-- START OF RECORDS FOR THIS TASK --

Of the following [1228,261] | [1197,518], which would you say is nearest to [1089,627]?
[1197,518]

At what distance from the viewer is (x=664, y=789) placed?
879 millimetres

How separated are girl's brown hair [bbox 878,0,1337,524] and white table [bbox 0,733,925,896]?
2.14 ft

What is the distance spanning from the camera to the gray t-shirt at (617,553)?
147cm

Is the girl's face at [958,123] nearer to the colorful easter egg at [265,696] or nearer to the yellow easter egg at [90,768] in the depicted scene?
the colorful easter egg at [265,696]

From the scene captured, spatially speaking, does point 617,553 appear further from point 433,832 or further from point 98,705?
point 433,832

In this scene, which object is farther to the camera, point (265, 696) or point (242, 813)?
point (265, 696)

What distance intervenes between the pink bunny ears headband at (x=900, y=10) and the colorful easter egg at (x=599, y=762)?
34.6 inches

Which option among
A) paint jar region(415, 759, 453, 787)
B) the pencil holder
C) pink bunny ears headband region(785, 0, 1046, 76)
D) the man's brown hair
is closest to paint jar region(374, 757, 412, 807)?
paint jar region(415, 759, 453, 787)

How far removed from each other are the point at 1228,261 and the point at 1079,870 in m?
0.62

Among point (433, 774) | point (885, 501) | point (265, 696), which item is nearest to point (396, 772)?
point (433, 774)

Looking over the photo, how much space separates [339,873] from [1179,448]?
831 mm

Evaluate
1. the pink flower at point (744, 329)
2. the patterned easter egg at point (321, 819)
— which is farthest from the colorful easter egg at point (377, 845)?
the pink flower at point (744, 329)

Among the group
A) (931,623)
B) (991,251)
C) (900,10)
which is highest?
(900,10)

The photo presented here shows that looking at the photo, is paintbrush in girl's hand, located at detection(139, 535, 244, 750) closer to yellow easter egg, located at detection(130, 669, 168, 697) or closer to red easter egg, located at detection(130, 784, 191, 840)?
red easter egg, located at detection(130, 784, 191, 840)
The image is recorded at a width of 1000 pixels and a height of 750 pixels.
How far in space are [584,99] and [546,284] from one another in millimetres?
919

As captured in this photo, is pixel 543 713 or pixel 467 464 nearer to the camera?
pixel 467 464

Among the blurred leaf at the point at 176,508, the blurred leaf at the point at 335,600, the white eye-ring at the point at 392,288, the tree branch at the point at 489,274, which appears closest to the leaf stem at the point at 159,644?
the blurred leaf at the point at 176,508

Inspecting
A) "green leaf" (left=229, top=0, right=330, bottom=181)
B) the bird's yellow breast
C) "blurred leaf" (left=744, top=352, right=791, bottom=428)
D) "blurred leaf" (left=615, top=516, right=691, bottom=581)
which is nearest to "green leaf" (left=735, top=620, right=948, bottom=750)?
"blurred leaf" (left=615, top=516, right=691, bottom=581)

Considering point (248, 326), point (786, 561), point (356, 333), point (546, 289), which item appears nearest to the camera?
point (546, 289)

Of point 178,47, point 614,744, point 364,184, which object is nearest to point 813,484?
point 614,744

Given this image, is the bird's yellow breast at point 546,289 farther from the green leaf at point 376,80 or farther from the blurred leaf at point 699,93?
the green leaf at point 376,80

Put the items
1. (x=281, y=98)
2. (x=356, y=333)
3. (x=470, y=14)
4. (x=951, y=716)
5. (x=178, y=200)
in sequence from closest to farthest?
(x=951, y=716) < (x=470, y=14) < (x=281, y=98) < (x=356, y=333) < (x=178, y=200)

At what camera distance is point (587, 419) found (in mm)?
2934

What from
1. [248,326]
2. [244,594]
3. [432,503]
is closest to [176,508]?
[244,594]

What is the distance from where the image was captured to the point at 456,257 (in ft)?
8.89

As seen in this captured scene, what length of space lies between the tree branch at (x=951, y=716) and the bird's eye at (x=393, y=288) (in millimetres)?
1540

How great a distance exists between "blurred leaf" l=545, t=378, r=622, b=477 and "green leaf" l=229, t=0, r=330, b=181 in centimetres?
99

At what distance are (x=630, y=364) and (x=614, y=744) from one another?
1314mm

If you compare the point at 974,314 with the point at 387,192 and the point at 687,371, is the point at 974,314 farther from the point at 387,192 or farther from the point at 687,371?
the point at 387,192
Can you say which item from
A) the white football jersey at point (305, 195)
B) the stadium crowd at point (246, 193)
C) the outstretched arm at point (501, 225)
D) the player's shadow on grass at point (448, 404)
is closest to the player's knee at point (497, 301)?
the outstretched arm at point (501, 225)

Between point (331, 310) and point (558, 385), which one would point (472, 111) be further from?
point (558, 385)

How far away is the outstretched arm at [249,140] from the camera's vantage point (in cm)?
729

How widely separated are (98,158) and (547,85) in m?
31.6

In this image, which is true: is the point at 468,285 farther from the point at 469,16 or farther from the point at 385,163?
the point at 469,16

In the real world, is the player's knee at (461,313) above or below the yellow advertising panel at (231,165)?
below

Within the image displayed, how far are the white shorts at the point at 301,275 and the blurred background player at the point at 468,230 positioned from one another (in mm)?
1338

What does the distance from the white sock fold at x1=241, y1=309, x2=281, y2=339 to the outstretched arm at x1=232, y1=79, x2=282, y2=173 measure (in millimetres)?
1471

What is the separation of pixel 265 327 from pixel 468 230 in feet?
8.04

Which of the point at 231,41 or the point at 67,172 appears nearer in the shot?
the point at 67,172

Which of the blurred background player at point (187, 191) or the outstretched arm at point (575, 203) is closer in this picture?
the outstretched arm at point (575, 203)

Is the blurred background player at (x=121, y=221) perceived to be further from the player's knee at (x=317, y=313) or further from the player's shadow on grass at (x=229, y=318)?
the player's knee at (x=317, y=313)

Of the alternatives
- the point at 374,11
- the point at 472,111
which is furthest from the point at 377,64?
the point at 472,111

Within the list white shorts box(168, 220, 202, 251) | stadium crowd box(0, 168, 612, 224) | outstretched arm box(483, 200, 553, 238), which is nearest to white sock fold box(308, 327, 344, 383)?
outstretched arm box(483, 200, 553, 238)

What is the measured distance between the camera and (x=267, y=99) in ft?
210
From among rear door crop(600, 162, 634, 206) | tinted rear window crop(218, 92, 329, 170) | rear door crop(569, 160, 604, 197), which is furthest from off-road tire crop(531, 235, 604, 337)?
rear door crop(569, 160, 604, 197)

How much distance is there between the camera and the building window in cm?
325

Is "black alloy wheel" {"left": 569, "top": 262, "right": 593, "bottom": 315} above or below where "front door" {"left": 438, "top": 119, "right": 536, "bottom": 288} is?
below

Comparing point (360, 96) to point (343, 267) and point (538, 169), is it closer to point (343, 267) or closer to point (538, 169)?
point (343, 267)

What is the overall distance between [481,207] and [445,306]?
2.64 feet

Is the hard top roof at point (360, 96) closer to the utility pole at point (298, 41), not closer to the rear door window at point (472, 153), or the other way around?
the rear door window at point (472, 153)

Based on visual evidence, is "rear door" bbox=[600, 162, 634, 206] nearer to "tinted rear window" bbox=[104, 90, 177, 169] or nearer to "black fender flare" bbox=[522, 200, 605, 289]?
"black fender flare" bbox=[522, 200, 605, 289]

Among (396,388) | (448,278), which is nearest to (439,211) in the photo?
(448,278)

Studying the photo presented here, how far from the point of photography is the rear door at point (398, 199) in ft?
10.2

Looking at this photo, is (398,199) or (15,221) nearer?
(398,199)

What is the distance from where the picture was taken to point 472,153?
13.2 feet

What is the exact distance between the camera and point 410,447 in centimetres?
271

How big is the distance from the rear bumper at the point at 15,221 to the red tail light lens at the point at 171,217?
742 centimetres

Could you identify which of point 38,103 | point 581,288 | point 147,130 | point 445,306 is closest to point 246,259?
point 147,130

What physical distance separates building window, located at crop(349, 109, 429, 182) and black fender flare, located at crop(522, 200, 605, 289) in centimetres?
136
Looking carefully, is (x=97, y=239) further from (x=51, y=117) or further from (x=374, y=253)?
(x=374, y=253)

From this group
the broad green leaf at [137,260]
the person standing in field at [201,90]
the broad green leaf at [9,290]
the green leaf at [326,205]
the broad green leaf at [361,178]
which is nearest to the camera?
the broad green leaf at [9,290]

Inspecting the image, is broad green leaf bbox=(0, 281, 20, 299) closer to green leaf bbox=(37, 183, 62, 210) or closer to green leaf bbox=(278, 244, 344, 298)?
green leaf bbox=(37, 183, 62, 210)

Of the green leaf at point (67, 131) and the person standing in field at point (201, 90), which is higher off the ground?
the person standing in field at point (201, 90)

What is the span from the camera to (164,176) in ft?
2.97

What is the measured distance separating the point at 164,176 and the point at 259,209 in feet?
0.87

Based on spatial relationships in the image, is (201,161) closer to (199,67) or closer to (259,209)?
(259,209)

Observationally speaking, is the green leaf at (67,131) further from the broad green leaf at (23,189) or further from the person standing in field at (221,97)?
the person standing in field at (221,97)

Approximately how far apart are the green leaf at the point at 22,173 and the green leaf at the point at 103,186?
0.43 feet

-- END OF RECORDS FOR THIS TASK --

WORK TO COMPLETE:
Reproduce word for word everything in the data from the line containing "What is the span" down through the last line, including both of those lines.

TASK OUTPUT:
What is the span from the camera to (164,176) in ft?
2.97

What is the measured distance separating the point at 164,176 and the point at 259,209 in feet?
0.87

Based on spatial relationships in the image, is (201,161) closer to (199,67) or closer to (259,209)?
(259,209)

Observationally speaking, is the green leaf at (67,131) further from the broad green leaf at (23,189) or further from the person standing in field at (221,97)?
the person standing in field at (221,97)

Approximately how far apart are the green leaf at the point at 22,173 and the green leaf at the point at 103,186?
0.43 feet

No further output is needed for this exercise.